# GIVEN INSTRUCTION
Will you transcribe the bike camp account word for word, from "By: Alexandra Reich" to "the kangaroo mice."?

# SOURCE TEXT
● ● ● ● ● ● ●

Bike Camp!
By: Alexandra Reich
The trip started in the way of all UC San Diego Triathlon excursions: trying to fit all of our bikes and gear into my car. This time I was driving Sinead and Amanda. A quick stop for some camping essentials, and we were on the road by sunset. I would have liked to leave earlier during daylight hours, but I had to stay at school for a class. All of this academic stuff really gets in the way of triathlon sometimes.
We survived the terrifying drive down Montezuma in the dark and arrived at camp around 8pm. Our first task was to set up the tent. Maggie, India, Sinead, and I were planning to sleep in my parents’ old five-person tent. It turned out that some of the tent poles were broken, making it impossible to set up the tent. Thankfully our teammates took us in, so we weren’t left outside in the cold with the kangaroo mice.
The next morning I awoke in an empty tent to Charlie complaining that we didn’t have enough muffins. Concerned that they would eat all of the muffins, I got up right away. Today we would ride an out and back to the Salton Sea. I crashed on this ride last year, back when I was a two-week-old cyclist riding a tt-bike. Our freshmen biked back and forth along the road near camp, getting a feel for their shiny new specialized road bikes and clip-in pedals before heading out for the ride.
We started out the ride in an incredibly disorganized mass pace-line. Billy sorted us out before long into smaller, more functional pace-line groups. After about half an hour, Clare’s group caught us. At that point Jason, Clare, Joey, and I decided to go catch the front group. As soon as we caught them, we hit a slight incline, and I got dropped. I did manage to hang on to Kaity and Clare, and we grouped up with Dan and George. As we passed stretches of desert and sandstone walls bordering the road, I tried to identify the spot where Clare and I crashed last year. A few stretches in particular looked familiar, but I couldn’t say with certainty which patch of road I haplessly slid across at last year’s team camp. Oh well.
We had a good number of people at the turn around, enough for a solid team picture. Our group turned around within view of the Salton Sea. We passed up on the sketchy cobblestone-like road that would’ve taken us closer. The ride back was not too eventful. We stopped for water, Dan pulled for a long time, and then we went back over the rolling hills. Clare made a heroic pull downhill. And then we hit the endless flat road. Nothing but desert on either side, nothing but never-ending asphalt ahead. I tried to stay positive by thinking of the wonderful breakfast burrito I would eat at the end of the ride.

● ● ● ● ● ● ●

# DATA SECTION

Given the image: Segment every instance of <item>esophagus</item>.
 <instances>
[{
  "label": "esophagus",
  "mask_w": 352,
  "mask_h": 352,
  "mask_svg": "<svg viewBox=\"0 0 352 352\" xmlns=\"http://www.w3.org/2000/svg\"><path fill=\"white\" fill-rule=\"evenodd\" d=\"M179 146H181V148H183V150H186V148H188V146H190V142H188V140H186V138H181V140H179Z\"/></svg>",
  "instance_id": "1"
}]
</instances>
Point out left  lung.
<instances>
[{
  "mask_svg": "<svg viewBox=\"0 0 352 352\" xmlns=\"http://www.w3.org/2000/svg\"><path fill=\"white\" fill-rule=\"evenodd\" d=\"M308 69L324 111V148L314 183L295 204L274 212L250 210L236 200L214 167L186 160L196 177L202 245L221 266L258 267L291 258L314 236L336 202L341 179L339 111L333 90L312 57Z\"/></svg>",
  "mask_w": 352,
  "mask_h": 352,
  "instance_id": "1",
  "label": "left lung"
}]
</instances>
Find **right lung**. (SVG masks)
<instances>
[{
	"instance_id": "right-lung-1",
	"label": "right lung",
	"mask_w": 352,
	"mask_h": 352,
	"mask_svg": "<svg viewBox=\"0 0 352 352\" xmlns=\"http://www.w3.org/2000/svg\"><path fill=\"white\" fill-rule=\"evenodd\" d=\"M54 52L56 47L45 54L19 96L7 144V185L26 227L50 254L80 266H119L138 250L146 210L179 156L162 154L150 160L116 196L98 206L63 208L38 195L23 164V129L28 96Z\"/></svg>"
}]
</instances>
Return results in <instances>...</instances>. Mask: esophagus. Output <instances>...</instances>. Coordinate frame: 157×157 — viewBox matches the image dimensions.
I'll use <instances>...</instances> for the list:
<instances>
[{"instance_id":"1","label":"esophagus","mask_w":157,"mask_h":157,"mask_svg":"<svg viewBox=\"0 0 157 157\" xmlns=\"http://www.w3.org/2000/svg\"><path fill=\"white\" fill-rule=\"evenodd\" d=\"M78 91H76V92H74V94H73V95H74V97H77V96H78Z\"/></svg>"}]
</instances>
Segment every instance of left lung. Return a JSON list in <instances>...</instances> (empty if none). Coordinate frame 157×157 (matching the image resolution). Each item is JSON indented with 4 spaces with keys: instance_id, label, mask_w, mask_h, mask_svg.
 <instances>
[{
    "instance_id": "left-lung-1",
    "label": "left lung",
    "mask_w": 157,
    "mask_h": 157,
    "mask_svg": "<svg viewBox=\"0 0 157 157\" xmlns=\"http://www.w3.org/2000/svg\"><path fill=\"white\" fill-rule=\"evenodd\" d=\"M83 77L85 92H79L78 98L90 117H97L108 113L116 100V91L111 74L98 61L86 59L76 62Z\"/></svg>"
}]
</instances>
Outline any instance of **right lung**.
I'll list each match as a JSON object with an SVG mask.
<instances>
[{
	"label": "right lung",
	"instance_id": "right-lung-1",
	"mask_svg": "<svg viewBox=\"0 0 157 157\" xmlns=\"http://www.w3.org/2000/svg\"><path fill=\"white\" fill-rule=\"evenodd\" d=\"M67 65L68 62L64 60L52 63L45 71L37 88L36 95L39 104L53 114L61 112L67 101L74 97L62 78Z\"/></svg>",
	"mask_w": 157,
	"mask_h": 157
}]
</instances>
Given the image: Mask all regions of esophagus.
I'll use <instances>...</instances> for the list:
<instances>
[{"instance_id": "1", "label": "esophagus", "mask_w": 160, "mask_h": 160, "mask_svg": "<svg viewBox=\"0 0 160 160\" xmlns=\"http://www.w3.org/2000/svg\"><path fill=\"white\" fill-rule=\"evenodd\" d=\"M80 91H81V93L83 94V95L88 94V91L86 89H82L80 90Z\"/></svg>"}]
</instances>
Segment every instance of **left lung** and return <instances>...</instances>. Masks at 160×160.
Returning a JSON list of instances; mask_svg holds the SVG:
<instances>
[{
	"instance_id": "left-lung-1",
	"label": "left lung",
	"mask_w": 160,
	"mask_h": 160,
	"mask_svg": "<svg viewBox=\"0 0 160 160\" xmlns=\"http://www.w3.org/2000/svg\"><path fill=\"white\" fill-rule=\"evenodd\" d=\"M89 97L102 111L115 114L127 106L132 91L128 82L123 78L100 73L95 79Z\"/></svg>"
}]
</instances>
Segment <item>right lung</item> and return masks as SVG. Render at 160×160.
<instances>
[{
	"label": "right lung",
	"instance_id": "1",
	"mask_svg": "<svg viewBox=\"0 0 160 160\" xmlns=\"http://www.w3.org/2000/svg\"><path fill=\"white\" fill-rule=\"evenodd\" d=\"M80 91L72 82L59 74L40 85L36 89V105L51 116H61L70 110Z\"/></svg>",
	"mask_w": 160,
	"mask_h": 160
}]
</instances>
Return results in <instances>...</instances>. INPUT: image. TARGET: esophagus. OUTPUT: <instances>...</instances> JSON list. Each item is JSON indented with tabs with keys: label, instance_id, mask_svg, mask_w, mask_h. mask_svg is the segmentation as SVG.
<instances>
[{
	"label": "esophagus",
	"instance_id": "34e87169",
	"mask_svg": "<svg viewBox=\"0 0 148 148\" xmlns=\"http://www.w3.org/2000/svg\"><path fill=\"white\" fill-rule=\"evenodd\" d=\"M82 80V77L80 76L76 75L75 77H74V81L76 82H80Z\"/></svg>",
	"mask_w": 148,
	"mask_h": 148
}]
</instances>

● ● ● ● ● ● ●

# RESULT
By: Alexandra Reich
The trip started in the way of all UC San Diego Triathlon excursions: trying to fit all of our bikes and gear into my car. This time I was driving Sinead and Amanda. A quick stop for some camping essentials, and we were on the road by sunset. I would have liked to leave earlier during daylight hours, but I had to stay at school for a class. All of this academic stuff really gets in the way of triathlon sometimes.
We survived the terrifying drive down Montezuma in the dark and arrived at camp around 8pm. Our first task was to set up the tent. Maggie, India, Sinead, and I were planning to sleep in my parents’ old five-person tent. It turned out that some of the tent poles were broken, making it impossible to set up the tent. Thankfully our teammates took us in, so we weren’t left outside in the cold with the kangaroo mice.